WORK ITEM: Read through the data, and wherever a line holds the word "dimensional", write that line out.

DATA FOR ANALYSIS:

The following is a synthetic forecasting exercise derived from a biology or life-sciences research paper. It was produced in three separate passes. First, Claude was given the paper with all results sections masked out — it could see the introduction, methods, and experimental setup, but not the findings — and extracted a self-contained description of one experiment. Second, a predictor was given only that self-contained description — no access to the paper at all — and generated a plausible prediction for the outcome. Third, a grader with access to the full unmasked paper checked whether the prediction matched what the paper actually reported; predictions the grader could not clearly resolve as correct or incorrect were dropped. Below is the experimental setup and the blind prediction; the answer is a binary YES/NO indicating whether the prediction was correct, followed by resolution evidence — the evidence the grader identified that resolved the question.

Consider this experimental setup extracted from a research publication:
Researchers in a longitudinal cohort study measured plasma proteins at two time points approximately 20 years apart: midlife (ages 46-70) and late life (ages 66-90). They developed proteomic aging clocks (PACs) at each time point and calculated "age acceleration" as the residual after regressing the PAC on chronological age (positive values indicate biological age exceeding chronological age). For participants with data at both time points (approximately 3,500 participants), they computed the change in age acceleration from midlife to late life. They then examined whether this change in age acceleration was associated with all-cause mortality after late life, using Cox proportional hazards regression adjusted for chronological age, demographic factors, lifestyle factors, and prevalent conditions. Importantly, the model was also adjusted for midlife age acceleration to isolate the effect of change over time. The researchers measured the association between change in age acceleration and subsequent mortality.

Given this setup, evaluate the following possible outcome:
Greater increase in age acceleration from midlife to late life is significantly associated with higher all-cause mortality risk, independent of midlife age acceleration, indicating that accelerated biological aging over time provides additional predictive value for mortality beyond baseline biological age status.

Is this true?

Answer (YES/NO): YES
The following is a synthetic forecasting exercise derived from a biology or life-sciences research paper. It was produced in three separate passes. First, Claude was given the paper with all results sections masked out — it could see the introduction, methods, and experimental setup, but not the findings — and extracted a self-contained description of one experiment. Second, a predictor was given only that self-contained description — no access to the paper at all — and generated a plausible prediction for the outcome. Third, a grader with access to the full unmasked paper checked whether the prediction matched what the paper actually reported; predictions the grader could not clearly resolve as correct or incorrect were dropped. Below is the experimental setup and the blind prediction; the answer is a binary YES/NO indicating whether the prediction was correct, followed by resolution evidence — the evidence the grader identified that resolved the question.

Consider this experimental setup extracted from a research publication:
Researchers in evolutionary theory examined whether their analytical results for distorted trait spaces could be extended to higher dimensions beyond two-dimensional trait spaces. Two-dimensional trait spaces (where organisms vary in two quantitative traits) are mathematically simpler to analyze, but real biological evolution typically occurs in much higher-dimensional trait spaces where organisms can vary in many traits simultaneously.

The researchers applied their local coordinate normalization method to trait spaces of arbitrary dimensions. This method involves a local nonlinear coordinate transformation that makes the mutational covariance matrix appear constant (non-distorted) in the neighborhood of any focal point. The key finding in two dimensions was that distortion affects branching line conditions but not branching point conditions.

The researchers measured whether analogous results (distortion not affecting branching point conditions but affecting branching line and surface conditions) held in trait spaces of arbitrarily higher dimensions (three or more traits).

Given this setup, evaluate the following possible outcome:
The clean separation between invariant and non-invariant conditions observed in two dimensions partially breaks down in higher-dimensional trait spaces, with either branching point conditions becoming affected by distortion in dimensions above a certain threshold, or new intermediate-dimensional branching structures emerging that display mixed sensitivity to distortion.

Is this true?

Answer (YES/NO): NO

WRITTEN SOLUTION:
Researchers in evolutionary theory examined whether their analytical results for distorted trait spaces could be extended to higher dimensions beyond two-dimensional trait spaces. Two-dimensional trait spaces (where organisms vary in two quantitative traits) are mathematically simpler to analyze, but real biological evolution typically occurs in much higher-dimensional trait spaces where organisms can vary in many traits simultaneously.
The clean separation between invariant and non-invariant conditions observed in two dimensions partially breaks down in higher-dimensional trait spaces, with either branching point conditions becoming affected by distortion in dimensions above a certain threshold, or new intermediate-dimensional branching structures emerging that display mixed sensitivity to distortion.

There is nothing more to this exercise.